Work item: In the records below, repeat exactly the lines between the line holding "Numbers to 10 Smartboard Lesson" and the line holding "Henry Cockton - Range", inclusive, and drop the pictures.

Working data:
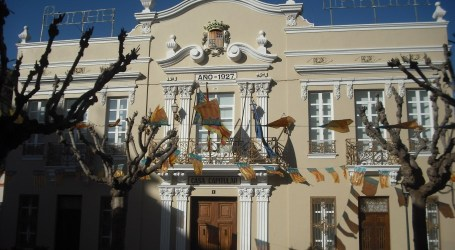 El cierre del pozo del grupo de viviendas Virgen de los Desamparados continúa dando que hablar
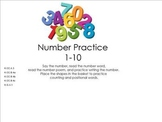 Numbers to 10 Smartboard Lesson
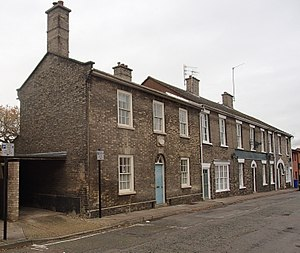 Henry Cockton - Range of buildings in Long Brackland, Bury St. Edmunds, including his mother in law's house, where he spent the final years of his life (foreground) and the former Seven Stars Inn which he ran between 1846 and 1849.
---
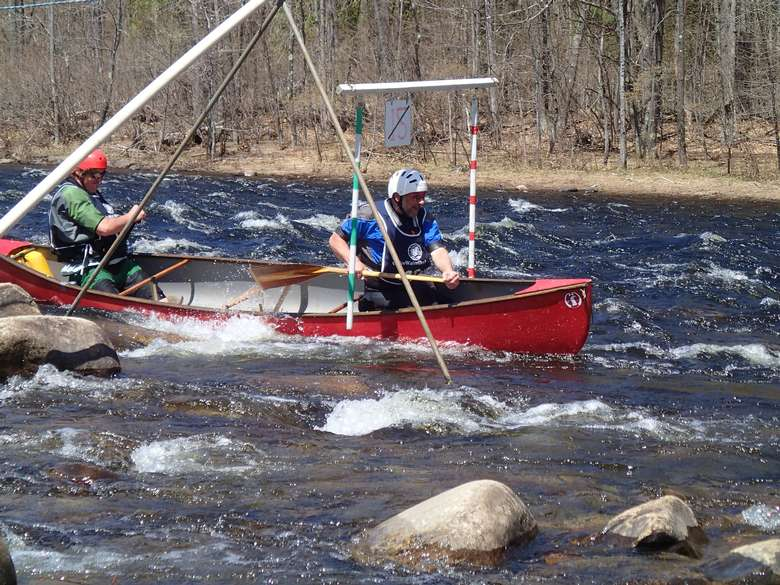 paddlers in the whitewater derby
---
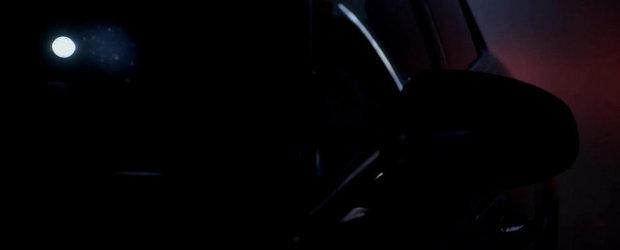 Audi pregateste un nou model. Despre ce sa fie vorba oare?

Worked solution:
 Numbers to 10 Smartboard Lesson
 Henry Cockton - Range of buildings in Long Brackland, Bury St. Edmunds, including his mother in law's house, where he spent the final years of his life (foreground) and the former Seven Stars Inn which he ran between 1846 and 1849.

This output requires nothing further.